→ WORK ORDER
In the voting-rights essay, copy everything from "By Keith Sellars" down to "color like me.", and swap "protective" for "loyal".

→ SUPPLIED PASSAGE
***

By Keith Sellars / 10.29.2018



My name is Keith Sellars, and I live in Haw River, North Carolina. I’m the father of four beautiful girls and one very protective son.

I was born and raised in Alamance County, North Carolina, and would call no other place home. I’m one of the so-called “Alamance 12” — the 12 people, nine of us black, who were unjustly prosecuted for voting in the 2016 election while on parole.

I’ve voted many times in my life. It started back in my 20s, when I realized that I wanted to make difference. I wasn’t happy with the way things were, especially for young people of color like me.

I was only 15 years old when I ended up in jail for the first time. As many stories like mine begin, I was simply at the wrong place at the wrong time, surrounded by bad influences, with very few options.

I quickly realized that the people around me didn’t have jobs, because there simply weren’t any jobs for them. And if there were jobs, discrimination meant they wouldn’t even get an interview.

To get by, sometimes I broke the law. I knew what I was doing was wrong, but we were just trying to make a living — and surviving has been criminalized for some of us.

It was during these years of going in and out of court when I learned that our legal system didn’t treat everyone the same. I remember white folks who’d done much worse things than I had getting away with a slap on the wrist, while dark-skinned men like me got locked up on harsh sentences.

One in three black men in the United States has been charged with a felony. In North Carolina, black men are incarcerated at four times the rate of white men. And here, as in most states, that can mean harsh restrictions on your right to vote. So even if we think these laws are unfair, the opportunity to influence them is taken from our hands.

These experiences led me to want to get involved in the political process. I voted in the 2008 and 2012 elections. I had trouble with the law again after that, but I was committed to turning my life around. I decided to practice my right to vote once again in 2016. I was told that I could and that I should, because it was the most important election of my life.

***

[Dataset entries]
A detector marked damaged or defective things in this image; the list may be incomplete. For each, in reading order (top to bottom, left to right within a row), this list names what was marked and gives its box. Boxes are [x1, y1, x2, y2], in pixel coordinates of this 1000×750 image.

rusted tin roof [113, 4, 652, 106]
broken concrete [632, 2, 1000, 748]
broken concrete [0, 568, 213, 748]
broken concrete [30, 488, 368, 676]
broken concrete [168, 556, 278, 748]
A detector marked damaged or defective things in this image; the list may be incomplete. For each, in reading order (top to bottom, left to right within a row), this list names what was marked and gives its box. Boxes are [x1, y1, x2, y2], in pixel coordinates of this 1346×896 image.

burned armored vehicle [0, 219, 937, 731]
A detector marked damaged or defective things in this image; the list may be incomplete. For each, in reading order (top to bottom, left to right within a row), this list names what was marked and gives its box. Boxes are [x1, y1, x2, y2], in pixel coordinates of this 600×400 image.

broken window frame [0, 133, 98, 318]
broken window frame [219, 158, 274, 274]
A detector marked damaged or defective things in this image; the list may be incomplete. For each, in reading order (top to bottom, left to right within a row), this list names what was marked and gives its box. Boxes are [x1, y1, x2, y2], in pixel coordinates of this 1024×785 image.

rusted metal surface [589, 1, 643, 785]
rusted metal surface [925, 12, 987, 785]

***

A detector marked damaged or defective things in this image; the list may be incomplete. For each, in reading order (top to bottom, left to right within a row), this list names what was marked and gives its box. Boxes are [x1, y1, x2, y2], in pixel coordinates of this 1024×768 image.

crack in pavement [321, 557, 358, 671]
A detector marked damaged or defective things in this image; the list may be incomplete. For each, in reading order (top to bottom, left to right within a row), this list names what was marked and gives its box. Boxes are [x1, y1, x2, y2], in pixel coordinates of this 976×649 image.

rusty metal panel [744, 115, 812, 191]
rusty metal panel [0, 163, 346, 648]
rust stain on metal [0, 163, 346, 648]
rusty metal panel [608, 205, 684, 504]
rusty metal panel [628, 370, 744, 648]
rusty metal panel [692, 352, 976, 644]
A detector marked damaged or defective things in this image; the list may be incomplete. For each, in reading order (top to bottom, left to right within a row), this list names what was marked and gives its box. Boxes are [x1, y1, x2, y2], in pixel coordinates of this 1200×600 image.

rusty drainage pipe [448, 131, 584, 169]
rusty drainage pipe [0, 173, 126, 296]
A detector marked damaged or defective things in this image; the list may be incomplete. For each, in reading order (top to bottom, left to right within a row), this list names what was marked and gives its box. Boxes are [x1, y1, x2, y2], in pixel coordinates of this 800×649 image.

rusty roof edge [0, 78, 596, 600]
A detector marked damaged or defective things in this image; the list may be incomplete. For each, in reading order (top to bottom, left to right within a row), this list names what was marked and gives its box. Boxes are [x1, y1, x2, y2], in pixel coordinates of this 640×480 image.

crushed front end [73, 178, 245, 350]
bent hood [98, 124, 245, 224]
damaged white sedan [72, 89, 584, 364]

***

→ ANSWER TO THE EXERCISE
By Keith Sellars / 10.29.2018



My name is Keith Sellars, and I live in Haw River, North Carolina. I’m the father of four beautiful girls and one very loyal son.

I was born and raised in Alamance County, North Carolina, and would call no other place home. I’m one of the so-called “Alamance 12” — the 12 people, nine of us black, who were unjustly prosecuted for voting in the 2016 election while on parole.

I’ve voted many times in my life. It started back in my 20s, when I realized that I wanted to make difference. I wasn’t happy with the way things were, especially for young people of color like me.